| Data supplied |
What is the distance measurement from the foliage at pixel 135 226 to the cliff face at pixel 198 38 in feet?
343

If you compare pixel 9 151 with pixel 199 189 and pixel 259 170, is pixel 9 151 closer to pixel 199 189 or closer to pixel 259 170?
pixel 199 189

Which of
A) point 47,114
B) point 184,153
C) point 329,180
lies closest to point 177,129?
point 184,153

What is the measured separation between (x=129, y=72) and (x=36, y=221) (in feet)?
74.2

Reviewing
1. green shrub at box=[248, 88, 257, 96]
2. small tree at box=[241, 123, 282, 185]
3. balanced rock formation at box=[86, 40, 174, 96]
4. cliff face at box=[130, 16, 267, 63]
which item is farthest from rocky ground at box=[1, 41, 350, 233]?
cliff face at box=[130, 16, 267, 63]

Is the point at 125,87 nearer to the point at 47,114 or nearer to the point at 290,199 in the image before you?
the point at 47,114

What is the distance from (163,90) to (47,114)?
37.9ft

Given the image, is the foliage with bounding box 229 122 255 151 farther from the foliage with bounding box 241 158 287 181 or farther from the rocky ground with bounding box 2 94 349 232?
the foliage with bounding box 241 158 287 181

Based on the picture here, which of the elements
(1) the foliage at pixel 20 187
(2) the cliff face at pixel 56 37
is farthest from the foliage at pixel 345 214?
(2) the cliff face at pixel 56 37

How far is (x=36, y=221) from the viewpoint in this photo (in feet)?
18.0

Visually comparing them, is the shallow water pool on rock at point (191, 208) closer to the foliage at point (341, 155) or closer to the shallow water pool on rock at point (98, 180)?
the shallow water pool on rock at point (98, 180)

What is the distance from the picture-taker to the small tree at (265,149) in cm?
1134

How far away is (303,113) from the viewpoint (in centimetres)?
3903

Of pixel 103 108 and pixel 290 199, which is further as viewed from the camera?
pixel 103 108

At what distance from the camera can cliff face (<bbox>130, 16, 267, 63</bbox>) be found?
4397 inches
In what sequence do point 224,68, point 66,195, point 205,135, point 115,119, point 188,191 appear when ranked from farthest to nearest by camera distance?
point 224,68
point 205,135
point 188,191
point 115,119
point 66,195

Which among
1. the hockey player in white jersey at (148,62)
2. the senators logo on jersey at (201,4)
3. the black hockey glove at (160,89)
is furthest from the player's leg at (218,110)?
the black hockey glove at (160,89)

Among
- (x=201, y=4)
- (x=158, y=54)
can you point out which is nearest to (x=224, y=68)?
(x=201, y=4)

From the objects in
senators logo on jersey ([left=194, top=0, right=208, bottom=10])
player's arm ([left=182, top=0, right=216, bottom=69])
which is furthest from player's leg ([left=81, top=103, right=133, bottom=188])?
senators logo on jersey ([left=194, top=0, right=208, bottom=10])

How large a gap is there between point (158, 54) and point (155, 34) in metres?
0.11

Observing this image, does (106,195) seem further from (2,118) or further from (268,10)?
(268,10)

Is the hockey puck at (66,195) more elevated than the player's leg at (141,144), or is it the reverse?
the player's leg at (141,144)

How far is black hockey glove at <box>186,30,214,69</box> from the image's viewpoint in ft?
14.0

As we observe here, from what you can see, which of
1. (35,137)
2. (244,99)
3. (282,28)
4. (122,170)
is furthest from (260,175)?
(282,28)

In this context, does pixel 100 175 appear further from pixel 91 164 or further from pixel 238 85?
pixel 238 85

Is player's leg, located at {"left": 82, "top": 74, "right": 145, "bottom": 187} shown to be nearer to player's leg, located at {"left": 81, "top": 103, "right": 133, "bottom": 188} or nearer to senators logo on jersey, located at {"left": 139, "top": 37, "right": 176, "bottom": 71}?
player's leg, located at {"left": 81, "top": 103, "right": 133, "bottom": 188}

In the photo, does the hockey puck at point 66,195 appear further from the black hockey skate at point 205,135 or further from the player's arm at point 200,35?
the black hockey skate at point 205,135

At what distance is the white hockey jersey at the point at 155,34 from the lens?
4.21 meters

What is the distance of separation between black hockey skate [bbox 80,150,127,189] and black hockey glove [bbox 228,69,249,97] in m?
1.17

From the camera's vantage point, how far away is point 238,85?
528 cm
* * *
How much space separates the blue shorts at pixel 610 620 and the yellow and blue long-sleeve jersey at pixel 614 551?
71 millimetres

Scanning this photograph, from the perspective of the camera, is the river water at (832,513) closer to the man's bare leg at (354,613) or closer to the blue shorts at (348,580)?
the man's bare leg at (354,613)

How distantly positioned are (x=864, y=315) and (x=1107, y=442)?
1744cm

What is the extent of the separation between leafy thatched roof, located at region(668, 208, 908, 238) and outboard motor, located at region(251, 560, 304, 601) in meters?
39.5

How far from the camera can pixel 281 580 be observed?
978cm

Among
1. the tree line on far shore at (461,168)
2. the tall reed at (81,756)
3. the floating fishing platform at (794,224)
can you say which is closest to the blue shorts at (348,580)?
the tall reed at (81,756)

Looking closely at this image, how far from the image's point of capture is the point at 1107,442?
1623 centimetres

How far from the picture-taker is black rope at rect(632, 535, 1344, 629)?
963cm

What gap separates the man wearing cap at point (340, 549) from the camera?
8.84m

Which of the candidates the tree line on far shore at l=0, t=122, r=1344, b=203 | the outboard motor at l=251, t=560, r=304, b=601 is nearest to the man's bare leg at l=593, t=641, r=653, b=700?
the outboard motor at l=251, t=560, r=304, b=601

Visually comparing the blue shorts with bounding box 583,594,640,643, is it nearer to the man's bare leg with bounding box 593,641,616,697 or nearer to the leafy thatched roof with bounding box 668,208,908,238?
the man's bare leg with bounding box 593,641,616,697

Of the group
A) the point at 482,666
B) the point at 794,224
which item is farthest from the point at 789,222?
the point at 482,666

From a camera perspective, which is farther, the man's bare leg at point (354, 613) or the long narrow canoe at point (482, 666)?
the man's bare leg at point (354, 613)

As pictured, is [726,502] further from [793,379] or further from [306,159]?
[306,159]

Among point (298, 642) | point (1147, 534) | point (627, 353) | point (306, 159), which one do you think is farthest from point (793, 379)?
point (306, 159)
---
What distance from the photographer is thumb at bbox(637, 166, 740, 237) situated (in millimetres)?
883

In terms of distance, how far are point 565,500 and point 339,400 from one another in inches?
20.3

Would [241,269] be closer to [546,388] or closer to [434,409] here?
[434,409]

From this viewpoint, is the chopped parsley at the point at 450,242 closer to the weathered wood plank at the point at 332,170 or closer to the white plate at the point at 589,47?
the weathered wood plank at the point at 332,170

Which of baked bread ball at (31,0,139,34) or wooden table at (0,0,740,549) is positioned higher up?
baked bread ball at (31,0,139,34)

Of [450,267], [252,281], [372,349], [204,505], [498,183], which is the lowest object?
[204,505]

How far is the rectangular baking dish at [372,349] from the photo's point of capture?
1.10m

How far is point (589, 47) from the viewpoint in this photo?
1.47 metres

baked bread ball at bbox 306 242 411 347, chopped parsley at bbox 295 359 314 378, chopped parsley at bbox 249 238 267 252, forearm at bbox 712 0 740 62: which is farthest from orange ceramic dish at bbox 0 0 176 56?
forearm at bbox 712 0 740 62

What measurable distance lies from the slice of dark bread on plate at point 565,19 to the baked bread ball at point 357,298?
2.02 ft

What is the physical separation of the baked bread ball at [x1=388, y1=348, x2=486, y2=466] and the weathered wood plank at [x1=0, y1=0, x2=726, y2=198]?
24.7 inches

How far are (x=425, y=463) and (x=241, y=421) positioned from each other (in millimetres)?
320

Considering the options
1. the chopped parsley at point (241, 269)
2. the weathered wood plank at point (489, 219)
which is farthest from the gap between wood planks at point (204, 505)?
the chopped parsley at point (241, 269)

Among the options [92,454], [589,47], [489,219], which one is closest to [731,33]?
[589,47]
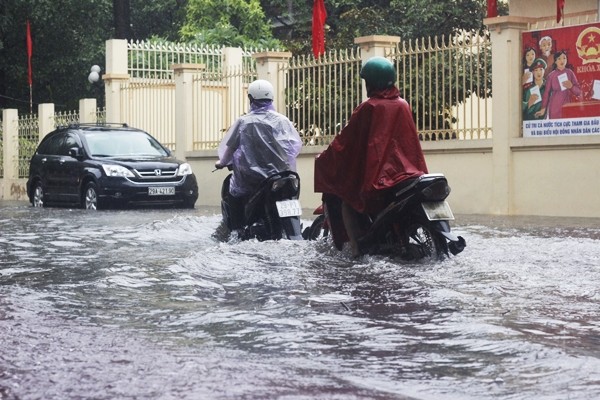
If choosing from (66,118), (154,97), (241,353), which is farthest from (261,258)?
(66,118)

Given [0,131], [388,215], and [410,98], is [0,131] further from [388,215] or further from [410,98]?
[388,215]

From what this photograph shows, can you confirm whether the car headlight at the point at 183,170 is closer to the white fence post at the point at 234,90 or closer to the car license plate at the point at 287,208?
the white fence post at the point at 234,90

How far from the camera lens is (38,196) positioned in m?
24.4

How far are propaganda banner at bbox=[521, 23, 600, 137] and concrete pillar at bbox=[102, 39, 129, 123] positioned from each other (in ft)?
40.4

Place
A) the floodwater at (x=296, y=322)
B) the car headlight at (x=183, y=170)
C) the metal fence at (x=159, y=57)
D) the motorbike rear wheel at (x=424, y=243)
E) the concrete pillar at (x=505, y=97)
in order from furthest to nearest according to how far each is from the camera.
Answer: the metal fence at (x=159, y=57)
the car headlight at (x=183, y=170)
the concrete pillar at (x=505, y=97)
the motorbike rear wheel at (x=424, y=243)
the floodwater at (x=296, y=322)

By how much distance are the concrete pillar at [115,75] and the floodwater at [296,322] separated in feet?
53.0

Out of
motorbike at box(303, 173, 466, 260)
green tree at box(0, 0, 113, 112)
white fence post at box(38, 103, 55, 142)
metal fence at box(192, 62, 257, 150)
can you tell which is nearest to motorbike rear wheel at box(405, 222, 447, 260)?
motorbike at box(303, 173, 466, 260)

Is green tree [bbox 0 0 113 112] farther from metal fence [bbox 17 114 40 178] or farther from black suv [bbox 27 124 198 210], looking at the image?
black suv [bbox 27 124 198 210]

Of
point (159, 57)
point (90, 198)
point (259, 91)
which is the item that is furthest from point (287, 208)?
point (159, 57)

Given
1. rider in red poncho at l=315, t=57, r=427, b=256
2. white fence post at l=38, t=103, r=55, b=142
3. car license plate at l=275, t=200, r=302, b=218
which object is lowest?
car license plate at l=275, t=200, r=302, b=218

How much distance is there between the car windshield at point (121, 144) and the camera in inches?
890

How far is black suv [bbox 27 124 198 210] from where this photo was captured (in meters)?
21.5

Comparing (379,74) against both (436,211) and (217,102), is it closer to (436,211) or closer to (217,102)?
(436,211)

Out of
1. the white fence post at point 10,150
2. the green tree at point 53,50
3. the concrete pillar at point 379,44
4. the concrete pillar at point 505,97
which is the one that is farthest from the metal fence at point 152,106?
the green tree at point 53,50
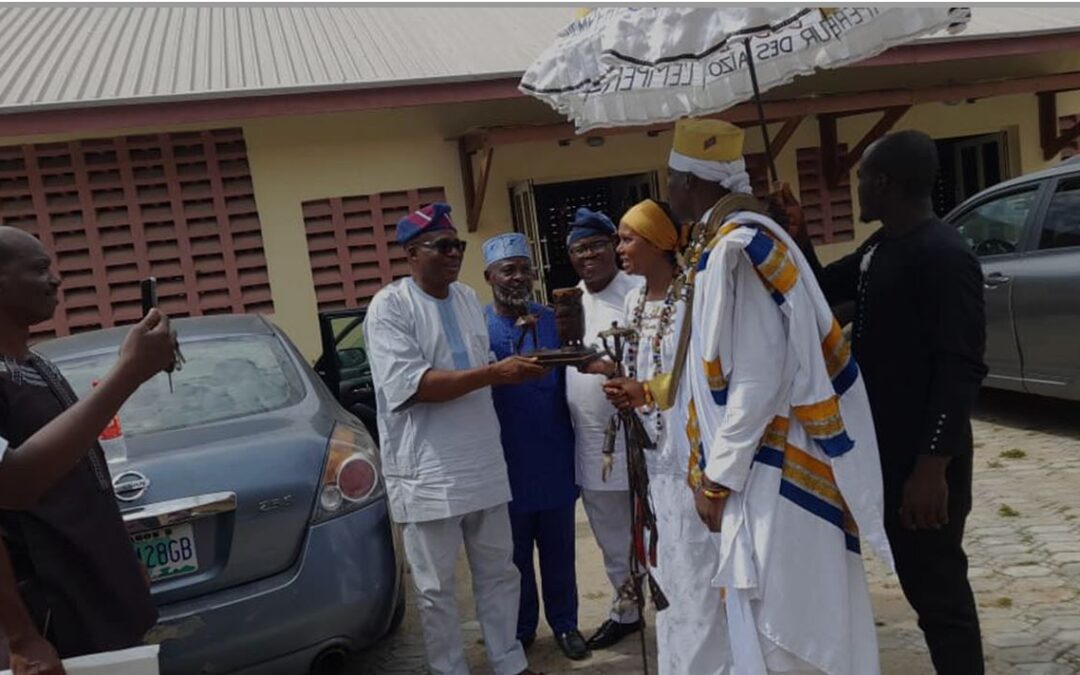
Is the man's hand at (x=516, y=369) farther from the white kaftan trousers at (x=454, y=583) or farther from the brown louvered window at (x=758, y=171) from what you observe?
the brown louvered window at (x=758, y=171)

| To be done |
Pull out each line of the data above that contains the word "parsley".

| Solution to this problem |
From this viewpoint, is the chopped parsley at the point at 450,242 closer to the weathered wood plank at the point at 332,170 or closer to the white plate at the point at 589,47?
baked bread ball at bbox 306 242 411 347, chopped parsley at bbox 295 359 314 378, chopped parsley at bbox 249 238 267 252, forearm at bbox 712 0 740 62: which is farthest from orange ceramic dish at bbox 0 0 176 56?
1. the chopped parsley at point (241, 269)
the chopped parsley at point (241, 269)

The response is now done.